▶ **Task**
Copy out the following reflection on the paradox of the spiritual life in full, word for word, before turning to the rows.

--- Text segment Enclosed Below ---

Going In to Move Out

There is a basic paradox in the spiritual life.
One moves in in order to move out.

The motion is odd as the move to one’s inner life has the paradoxical effect of connecting one to the surrounding reality.

By stilling the self, becoming quiet, and centering, one paradoxically comes to sense a deep connectedness to all being. From the clarity of contemplation, meditation, centering, or mindfulness, one senses reality as inherently transcendent of one’s limited perspective as an individual. One emerges no more connected than before. What has changed is one’s awareness of that connection. This is the basic movement of becoming “woke”, that is, awakened to a primal sense, an awareness of connection.

Sensing that connection comes mysteriously. I am not sure if it’s the process of slowing down to look around that finally allows one to connect the dots. The precise mechanism evades me. I can only know it’s been true for me. And it seems to be true for others who have taken the spiritual life seriously.

It happened to Thomas Merton from the confines of his hermitage at his Trappist monastery. After spending significant time in the “monastic therapy” of his Benedictine community, he begged for the freedom of moving out into a modest hermitage in which he could experience solitude in an even deeper modality. And it was in this setting, Merton discovered his connection to other means and systems of reaching God, as in Buddhism, as well as an awakening and discovery of his deep social consciousness. It led him to write his conscience-fueled protest to our war in Viet Nam and to connect with the spiritual and social movement of civil rights. Odd, don’t you think? Solitude in order to discover connection.

--- End of Enclosed Text segment ---
--- Provided data Enclosed Below ---

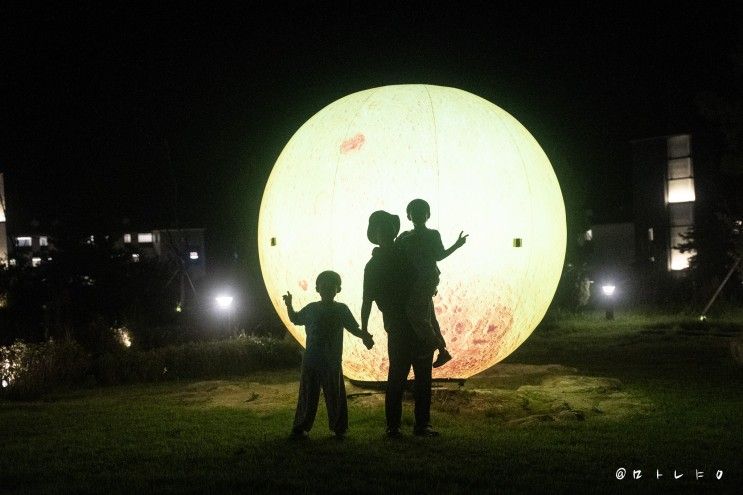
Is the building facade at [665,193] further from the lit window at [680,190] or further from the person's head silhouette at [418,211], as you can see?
the person's head silhouette at [418,211]

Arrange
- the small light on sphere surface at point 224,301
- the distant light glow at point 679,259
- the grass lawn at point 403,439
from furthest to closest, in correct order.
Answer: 1. the distant light glow at point 679,259
2. the small light on sphere surface at point 224,301
3. the grass lawn at point 403,439

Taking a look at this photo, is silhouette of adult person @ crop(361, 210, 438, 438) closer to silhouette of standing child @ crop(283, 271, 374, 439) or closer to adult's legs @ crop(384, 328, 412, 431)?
adult's legs @ crop(384, 328, 412, 431)

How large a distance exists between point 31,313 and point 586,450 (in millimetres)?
16199

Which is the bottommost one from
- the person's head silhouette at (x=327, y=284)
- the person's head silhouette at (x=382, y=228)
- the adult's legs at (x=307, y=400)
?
the adult's legs at (x=307, y=400)

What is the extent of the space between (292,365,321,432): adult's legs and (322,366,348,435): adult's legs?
90mm

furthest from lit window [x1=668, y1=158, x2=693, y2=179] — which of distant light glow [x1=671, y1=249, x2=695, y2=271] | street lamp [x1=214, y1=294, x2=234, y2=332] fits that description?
street lamp [x1=214, y1=294, x2=234, y2=332]

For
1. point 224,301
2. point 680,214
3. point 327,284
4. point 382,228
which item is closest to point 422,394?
point 327,284

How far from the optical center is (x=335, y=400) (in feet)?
23.3

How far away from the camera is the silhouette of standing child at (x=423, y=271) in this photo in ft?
22.9

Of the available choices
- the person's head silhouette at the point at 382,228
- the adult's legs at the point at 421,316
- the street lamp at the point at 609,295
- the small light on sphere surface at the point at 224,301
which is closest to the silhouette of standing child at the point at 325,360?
the adult's legs at the point at 421,316

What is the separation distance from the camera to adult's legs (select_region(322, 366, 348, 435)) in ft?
23.3

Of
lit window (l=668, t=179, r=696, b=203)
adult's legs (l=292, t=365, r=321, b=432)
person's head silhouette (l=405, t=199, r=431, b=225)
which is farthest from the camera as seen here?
lit window (l=668, t=179, r=696, b=203)

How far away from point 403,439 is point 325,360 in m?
0.97

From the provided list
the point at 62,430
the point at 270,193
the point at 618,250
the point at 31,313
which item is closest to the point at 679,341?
the point at 270,193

--- End of Enclosed Provided data ---

▶ **Result of the exercise**
Going In to Move Out

There is a basic paradox in the spiritual life.
One moves in in order to move out.

The motion is odd as the move to one’s inner life has the paradoxical effect of connecting one to the surrounding reality.

By stilling the self, becoming quiet, and centering, one paradoxically comes to sense a deep connectedness to all being. From the clarity of contemplation, meditation, centering, or mindfulness, one senses reality as inherently transcendent of one’s limited perspective as an individual. One emerges no more connected than before. What has changed is one’s awareness of that connection. This is the basic movement of becoming “woke”, that is, awakened to a primal sense, an awareness of connection.

Sensing that connection comes mysteriously. I am not sure if it’s the process of slowing down to look around that finally allows one to connect the dots. The precise mechanism evades me. I can only know it’s been true for me. And it seems to be true for others who have taken the spiritual life seriously.

It happened to Thomas Merton from the confines of his hermitage at his Trappist monastery. After spending significant time in the “monastic therapy” of his Benedictine community, he begged for the freedom of moving out into a modest hermitage in which he could experience solitude in an even deeper modality. And it was in this setting, Merton discovered his connection to other means and systems of reaching God, as in Buddhism, as well as an awakening and discovery of his deep social consciousness. It led him to write his conscience-fueled protest to our war in Viet Nam and to connect with the spiritual and social movement of civil rights. Odd, don’t you think? Solitude in order to discover connection.